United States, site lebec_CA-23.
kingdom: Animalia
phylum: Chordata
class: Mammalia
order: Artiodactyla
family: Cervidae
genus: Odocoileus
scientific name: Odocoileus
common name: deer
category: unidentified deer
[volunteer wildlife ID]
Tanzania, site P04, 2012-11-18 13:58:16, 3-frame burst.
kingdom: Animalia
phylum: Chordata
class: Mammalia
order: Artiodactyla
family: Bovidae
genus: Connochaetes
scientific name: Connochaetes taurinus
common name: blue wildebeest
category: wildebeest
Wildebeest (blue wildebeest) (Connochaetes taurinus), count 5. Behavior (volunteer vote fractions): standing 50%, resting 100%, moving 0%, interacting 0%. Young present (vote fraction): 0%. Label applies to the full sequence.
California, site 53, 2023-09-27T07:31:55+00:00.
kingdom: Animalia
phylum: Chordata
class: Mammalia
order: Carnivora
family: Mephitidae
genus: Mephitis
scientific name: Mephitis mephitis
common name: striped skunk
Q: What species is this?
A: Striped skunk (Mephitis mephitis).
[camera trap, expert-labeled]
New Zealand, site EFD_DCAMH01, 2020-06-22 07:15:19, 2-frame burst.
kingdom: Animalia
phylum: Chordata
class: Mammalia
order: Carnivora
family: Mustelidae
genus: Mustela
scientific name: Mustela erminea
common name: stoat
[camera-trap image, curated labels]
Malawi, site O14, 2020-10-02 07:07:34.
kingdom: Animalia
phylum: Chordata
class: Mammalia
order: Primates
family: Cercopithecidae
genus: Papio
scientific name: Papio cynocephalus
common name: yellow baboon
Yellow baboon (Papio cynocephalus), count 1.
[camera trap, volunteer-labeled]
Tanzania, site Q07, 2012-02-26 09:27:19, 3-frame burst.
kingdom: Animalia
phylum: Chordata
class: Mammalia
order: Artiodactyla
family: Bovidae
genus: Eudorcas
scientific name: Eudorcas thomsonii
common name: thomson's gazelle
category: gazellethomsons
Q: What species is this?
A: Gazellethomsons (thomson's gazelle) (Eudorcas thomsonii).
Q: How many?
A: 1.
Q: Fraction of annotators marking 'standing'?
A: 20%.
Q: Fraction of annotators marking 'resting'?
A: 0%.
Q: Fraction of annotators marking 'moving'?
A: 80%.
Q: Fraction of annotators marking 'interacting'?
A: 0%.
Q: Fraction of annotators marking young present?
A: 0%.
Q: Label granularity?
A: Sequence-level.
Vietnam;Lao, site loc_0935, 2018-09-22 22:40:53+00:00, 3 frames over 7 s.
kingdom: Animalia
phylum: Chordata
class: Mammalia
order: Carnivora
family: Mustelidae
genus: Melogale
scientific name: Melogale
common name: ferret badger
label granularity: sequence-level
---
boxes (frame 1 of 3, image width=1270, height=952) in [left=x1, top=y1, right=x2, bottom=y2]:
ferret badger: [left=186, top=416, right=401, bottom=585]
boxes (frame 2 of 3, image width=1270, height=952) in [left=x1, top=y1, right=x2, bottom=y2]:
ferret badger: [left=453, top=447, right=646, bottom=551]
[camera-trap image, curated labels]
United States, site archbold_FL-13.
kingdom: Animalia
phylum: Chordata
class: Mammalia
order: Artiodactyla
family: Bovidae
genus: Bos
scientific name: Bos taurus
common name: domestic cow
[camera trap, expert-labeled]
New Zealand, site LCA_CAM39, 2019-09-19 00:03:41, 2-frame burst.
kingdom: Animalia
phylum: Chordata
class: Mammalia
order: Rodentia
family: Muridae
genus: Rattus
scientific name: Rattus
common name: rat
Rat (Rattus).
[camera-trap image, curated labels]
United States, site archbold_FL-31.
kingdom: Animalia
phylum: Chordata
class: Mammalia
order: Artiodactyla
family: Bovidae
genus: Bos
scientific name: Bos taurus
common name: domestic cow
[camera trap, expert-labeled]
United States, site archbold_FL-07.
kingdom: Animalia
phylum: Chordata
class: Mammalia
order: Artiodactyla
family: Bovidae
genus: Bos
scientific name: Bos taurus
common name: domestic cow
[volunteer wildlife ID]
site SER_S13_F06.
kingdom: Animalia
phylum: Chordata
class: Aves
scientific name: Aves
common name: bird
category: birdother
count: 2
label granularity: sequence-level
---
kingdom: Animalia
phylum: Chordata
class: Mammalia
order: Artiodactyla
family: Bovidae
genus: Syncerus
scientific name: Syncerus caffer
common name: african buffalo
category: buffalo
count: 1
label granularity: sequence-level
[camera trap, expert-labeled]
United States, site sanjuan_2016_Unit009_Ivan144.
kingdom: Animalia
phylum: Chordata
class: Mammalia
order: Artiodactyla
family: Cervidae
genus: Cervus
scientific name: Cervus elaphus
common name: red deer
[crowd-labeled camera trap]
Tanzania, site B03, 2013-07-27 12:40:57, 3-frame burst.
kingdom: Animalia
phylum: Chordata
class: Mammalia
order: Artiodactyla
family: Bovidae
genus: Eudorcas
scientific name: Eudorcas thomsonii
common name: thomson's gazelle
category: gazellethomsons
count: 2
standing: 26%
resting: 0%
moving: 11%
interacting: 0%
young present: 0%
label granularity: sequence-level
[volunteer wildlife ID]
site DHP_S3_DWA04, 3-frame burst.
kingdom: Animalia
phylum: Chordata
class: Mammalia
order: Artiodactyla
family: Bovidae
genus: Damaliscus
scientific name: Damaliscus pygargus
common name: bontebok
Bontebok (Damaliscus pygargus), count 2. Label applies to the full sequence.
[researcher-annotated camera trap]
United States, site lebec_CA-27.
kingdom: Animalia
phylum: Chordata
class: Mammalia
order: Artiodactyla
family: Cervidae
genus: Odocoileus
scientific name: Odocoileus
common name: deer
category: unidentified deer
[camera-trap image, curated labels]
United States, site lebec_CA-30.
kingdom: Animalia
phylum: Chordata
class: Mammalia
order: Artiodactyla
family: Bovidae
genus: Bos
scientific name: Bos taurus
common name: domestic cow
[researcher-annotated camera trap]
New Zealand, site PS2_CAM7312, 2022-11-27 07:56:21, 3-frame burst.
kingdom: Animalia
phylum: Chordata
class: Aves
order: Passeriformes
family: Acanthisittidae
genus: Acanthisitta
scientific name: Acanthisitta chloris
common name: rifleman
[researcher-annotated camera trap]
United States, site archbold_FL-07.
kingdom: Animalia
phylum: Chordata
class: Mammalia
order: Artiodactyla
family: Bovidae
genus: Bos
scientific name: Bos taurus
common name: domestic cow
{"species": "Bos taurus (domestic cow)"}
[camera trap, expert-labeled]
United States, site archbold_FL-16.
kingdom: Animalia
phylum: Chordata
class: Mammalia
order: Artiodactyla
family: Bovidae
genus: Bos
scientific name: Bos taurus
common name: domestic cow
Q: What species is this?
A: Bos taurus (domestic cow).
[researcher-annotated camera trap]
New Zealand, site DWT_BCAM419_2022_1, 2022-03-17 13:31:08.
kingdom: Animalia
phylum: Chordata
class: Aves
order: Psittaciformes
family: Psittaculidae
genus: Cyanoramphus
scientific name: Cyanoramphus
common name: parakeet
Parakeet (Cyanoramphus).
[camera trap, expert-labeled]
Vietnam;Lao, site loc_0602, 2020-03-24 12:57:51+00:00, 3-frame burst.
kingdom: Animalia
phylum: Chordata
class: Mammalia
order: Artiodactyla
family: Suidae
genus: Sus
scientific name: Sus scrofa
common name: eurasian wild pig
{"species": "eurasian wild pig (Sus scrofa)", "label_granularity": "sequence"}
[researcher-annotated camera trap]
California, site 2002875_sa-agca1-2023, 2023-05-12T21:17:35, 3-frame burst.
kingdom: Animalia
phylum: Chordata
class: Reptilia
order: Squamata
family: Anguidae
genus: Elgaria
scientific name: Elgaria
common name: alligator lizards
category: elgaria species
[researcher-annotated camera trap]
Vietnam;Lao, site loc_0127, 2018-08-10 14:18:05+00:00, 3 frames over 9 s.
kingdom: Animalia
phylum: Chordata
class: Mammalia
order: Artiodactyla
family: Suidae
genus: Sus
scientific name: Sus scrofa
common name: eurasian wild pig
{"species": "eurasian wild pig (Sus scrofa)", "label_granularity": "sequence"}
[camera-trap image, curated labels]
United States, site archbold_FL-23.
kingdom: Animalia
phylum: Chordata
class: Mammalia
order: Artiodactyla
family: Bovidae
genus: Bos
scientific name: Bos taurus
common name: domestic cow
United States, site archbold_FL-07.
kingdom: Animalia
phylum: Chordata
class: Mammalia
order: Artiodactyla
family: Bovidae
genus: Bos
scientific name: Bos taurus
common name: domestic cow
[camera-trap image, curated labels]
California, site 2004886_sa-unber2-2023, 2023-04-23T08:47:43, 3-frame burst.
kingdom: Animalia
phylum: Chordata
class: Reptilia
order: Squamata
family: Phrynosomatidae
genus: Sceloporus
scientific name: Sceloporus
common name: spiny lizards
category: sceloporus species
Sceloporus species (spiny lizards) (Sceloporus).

◆ ◆ ◆

▶ **Work required**: Identify each line in the entries with the word "frames" and copy it.

▶ **Written answer**:
Vietnam;Lao, site loc_0935, 2018-09-22 22:40:53+00:00, 3 frames over 7 s.
Vietnam;Lao, site loc_0127, 2018-08-10 14:18:05+00:00, 3 frames over 9 s.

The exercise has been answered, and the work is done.